The body of Domenico Gargiulo, 30, a well-known member of Naples’ Camorra mafia, was found in the boot of a stolen Ford car abandoned in Scampia, the Naples neighbourh­ood famed for its vast drugs market.

Gargiulo was wrapped in a sheet with a towel around his head to soak up the blood coming from a bullet wound in the back of his neck.

The discovery on Monday occurred a day after Giuseppe Sorrentino, a second mobster, was shot dead as he drove on a busy elevated road near Scampia.

‘‘It looks like a moped drew up alongside him and the gunman riding on the back fired through Sorrentino’s side window, killing him with four bullets,’’ a police spokesman said. ‘‘Sorrentino’s car came to a halt at the side of the road, where other cars could easily have crashed into it. This was a classic mafia-style hit.’’

Sorrentino, 51, was a member of the ‘‘Scissionis­ti’’, a group that broke away from the clan running drugs in Scampia in 2004, sparking a bloody mob war that claimed 130 lives.

The police spokesman said that it was too soon to say if the two cases were linked, or signified a new turf war, but said that it ended a period of relatively few murders in the area.
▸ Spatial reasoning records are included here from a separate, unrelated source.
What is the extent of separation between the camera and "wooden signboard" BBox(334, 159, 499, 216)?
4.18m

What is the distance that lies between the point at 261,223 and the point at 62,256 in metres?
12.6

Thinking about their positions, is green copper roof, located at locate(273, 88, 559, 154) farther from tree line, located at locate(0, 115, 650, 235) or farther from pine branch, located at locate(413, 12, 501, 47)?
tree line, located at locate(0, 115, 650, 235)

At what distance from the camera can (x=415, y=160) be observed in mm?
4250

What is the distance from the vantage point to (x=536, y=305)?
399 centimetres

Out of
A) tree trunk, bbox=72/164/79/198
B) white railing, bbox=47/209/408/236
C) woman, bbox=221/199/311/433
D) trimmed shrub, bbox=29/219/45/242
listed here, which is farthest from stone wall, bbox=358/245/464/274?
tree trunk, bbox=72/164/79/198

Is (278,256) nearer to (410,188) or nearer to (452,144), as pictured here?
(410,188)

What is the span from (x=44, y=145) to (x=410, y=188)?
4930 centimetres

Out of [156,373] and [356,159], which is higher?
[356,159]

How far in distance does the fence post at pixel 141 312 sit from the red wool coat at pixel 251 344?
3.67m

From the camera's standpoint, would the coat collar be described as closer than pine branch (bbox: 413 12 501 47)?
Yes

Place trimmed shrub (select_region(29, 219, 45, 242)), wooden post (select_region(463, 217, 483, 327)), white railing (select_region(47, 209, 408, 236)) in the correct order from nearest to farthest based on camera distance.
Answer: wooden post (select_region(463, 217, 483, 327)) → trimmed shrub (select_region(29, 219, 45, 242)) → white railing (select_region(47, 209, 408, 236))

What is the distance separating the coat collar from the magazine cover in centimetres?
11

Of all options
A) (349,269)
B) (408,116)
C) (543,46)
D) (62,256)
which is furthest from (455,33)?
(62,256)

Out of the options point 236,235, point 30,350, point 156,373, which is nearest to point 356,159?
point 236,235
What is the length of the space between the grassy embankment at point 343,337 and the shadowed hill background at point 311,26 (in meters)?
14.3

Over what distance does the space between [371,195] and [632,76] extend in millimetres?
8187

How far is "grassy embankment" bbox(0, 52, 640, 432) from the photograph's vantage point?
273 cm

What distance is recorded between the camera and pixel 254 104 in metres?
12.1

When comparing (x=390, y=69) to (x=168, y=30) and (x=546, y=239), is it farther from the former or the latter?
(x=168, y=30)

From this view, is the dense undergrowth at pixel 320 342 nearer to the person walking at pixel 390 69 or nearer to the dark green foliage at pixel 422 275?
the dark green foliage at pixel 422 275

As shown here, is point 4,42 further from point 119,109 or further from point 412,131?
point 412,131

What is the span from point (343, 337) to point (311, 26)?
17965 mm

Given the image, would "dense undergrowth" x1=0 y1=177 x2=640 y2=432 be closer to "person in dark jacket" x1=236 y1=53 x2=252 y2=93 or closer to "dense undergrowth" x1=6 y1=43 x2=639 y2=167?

Marco Di Lauro, the son of the founder of the clan which split, leading to the 2004 war, was arrested in March this year in a Naples apartment after 15 years on the run, leaving a potential power vacuum.

The Camorra can trace its origins back about 200 years, and comprises a loosely affiliated group of sprawling crime families.

It also has a presence across most of Europe as well as in north Africa, the United States and South America.